Ok, this is very weird! To confirm, there should be no ambient state in play here, so I'm very confused. I'll ping you on Teams (myself and Nick are also MSFT) - it may be easier to get to the bottom of this directly rather than on GitHub (and obviously any fixes/knowledge-gained can still work their way back here).

mgravell commented 1 week ago

Just updating the public logs; envoy proxy is in play here; by adding RESP logging, it looks like we're seeing something very odd;

outbound:

AUTH whatever
PING

(where the PING is a critical tracer to check that we think the server is behaving properly)

inbound:

+OK
-NOAUTH

But with the weird timing complication; the other servers in the timing matrix are not behind envoy.

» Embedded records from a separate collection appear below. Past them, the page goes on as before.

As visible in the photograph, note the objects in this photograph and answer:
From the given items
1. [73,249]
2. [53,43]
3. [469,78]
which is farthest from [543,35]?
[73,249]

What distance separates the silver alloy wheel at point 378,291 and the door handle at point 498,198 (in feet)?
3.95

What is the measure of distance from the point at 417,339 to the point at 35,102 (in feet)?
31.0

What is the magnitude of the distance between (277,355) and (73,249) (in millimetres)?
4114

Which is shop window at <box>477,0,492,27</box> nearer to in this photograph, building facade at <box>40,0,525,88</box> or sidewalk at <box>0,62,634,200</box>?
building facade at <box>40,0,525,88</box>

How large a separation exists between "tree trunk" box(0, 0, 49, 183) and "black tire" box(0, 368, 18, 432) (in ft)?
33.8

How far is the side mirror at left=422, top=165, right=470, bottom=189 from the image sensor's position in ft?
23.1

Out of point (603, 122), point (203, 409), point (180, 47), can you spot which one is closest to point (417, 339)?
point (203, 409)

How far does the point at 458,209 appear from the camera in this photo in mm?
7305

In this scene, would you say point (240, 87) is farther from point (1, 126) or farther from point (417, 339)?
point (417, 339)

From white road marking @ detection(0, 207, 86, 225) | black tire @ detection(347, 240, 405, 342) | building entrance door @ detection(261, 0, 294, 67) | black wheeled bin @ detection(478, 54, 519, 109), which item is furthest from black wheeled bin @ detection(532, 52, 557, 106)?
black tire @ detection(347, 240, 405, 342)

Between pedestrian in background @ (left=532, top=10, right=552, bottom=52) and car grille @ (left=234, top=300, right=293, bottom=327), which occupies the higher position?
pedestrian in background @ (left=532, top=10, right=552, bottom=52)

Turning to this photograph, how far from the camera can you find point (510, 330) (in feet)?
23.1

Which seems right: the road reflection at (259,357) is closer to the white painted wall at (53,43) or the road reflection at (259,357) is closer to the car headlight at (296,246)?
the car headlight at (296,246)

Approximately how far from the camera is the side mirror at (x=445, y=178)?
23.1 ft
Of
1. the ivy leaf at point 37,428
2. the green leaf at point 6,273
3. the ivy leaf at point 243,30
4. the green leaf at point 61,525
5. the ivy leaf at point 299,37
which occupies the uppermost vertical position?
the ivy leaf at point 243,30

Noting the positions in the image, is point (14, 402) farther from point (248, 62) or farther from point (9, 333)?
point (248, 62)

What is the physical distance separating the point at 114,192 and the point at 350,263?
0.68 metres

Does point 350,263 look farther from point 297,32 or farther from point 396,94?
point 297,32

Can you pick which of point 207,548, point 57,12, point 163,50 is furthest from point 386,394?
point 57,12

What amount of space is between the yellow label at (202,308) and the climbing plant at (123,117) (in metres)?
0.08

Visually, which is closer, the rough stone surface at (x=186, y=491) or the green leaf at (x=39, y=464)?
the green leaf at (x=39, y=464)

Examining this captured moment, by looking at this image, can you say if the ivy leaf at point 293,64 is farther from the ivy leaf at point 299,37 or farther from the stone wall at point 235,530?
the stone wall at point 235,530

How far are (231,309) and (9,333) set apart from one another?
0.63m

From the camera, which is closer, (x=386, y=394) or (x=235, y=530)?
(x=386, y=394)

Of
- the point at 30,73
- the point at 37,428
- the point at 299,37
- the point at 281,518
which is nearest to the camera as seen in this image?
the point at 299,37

Investigations continue.

dbarbosapn commented 1 week ago

Updated the title and updating here with what we think is the root cause so far. (Thanks a lot @mgravell and @NickCraver for the help building a repro!)

Even though Envoy connections are single-threaded by nature, when external authentication (new feature, more info here) is enabled, the authentication is done asynchronously.

This means that if the AUTH command is pipelined with the PING command, we will have exactly the repro we've seen.

mgravell commented 1 week ago

Emphasis: fundamentally this is an envoy bug. They must not process commands out of order (even if they buffer the response until appropriate) if the connection state is relevant, and here: the connection state is relevant. Is this logged with envoy? If not, I'm happy to log it.

dbarbosapn commented 1 week ago

FYI: https://github.com/envoyproxy/envoy/issues/35983

mgravell commented 4 days ago

Envoy fix merged; closing - thanks for the report; between us we got to the bottom of it!